## WHAT TO WORK ON
Copy everything from the line containing "What is the extent" down to the end of the material, swapping "truck wheel" for "truck tire" and leaving everything else as it is.
──────────────────────────────
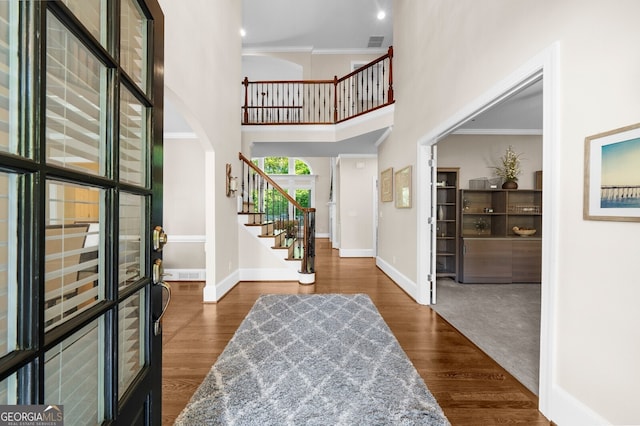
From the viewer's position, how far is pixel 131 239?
0.95 m

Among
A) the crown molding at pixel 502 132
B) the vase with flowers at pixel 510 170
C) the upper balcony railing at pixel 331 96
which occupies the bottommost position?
the vase with flowers at pixel 510 170

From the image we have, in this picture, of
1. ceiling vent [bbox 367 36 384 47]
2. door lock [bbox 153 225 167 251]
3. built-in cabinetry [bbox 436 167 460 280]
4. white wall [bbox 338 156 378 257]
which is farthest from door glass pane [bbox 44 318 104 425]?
ceiling vent [bbox 367 36 384 47]

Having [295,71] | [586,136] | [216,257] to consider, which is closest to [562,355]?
[586,136]

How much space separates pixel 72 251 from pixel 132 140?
17.4 inches

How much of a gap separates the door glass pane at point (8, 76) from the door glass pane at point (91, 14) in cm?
19

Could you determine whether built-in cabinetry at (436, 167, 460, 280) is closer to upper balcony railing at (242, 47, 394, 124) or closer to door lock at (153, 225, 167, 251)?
upper balcony railing at (242, 47, 394, 124)

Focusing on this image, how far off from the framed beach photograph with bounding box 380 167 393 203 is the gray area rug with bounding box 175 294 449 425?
8.68ft

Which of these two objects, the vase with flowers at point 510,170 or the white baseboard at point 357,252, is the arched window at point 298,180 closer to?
the white baseboard at point 357,252

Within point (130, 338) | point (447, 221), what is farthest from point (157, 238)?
point (447, 221)

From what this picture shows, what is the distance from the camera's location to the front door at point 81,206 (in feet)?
1.66

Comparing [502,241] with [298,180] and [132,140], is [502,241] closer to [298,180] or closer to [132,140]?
[132,140]

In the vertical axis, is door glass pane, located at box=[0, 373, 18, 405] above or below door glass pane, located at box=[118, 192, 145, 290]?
below

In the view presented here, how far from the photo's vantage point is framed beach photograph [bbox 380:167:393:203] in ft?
16.7

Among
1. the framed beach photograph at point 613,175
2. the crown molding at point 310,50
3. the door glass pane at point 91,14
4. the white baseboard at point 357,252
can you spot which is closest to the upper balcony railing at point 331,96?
the crown molding at point 310,50
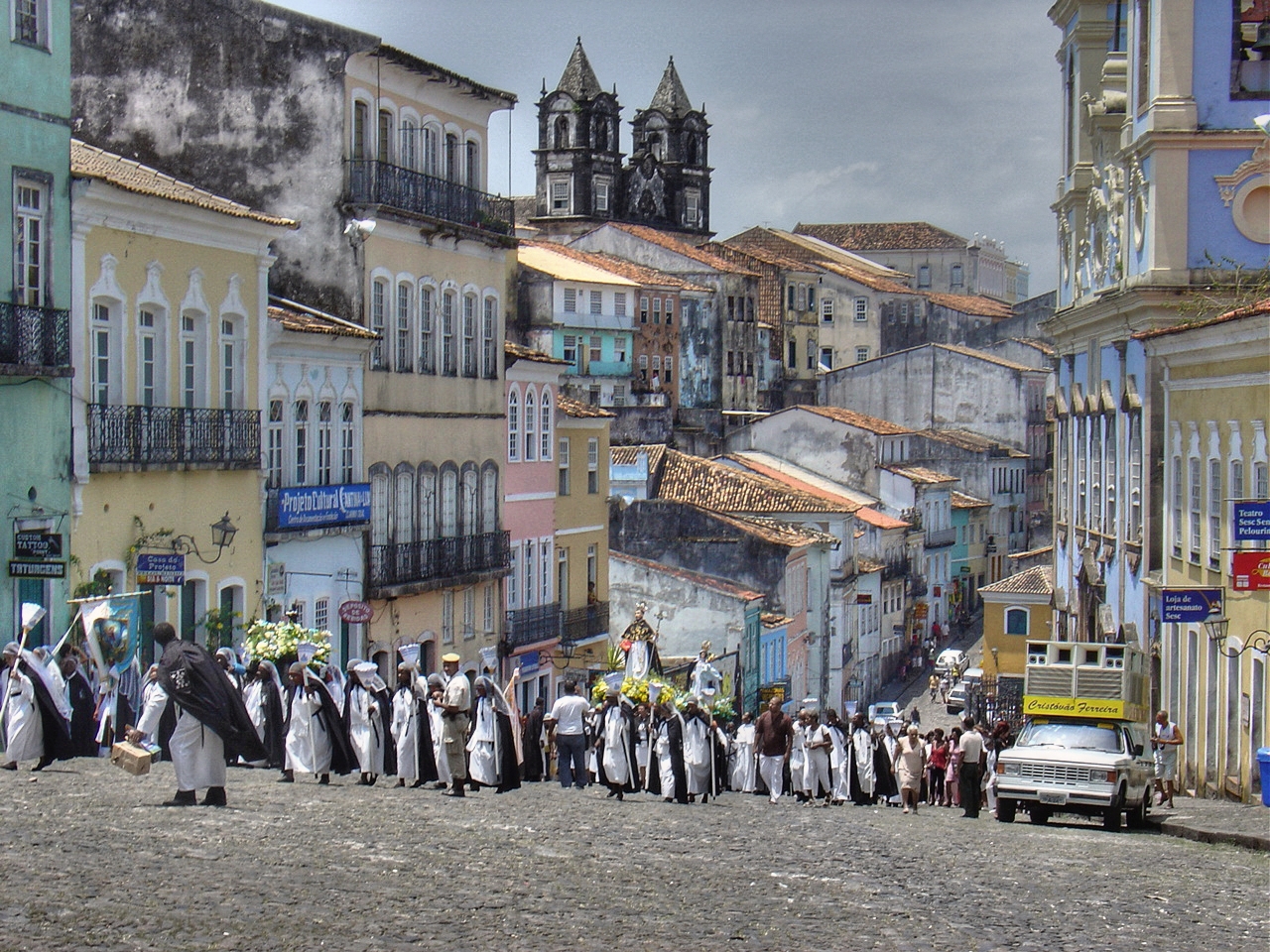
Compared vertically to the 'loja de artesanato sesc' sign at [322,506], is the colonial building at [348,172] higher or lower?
higher

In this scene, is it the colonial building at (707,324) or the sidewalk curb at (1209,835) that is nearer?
the sidewalk curb at (1209,835)

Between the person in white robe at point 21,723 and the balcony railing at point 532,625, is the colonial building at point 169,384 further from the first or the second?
the balcony railing at point 532,625

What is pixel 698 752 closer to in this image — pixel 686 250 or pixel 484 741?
pixel 484 741

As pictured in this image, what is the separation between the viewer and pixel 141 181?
103 feet

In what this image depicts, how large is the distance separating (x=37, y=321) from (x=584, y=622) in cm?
2340

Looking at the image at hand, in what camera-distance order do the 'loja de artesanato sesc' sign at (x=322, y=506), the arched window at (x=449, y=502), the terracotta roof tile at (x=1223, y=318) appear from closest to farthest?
the terracotta roof tile at (x=1223, y=318), the 'loja de artesanato sesc' sign at (x=322, y=506), the arched window at (x=449, y=502)

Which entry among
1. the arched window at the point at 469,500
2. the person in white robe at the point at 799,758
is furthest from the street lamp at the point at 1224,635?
the arched window at the point at 469,500

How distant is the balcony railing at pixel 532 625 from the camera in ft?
149

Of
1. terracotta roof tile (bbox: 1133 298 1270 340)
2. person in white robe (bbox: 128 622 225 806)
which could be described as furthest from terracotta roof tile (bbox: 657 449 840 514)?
→ person in white robe (bbox: 128 622 225 806)

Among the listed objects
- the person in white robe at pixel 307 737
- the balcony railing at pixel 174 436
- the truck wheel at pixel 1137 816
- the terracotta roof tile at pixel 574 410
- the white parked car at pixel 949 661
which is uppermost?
the terracotta roof tile at pixel 574 410

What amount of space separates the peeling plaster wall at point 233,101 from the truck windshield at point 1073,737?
1590cm

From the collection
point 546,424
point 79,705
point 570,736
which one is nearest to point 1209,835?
point 570,736

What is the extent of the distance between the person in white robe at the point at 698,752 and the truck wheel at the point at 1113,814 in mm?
4818

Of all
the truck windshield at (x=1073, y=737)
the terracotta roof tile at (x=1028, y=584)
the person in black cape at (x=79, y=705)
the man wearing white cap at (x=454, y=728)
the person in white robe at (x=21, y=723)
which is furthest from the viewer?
the terracotta roof tile at (x=1028, y=584)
──────────────────────────────
## REPLY
What is the extent of the distance between the person in white robe at the point at 698,752 and the truck tire at the point at 1113,814 in mm?
4818

Of all
the truck windshield at (x=1073, y=737)
the terracotta roof tile at (x=1028, y=584)
the person in black cape at (x=79, y=705)
the man wearing white cap at (x=454, y=728)
the person in white robe at (x=21, y=723)
which is furthest from the viewer?
the terracotta roof tile at (x=1028, y=584)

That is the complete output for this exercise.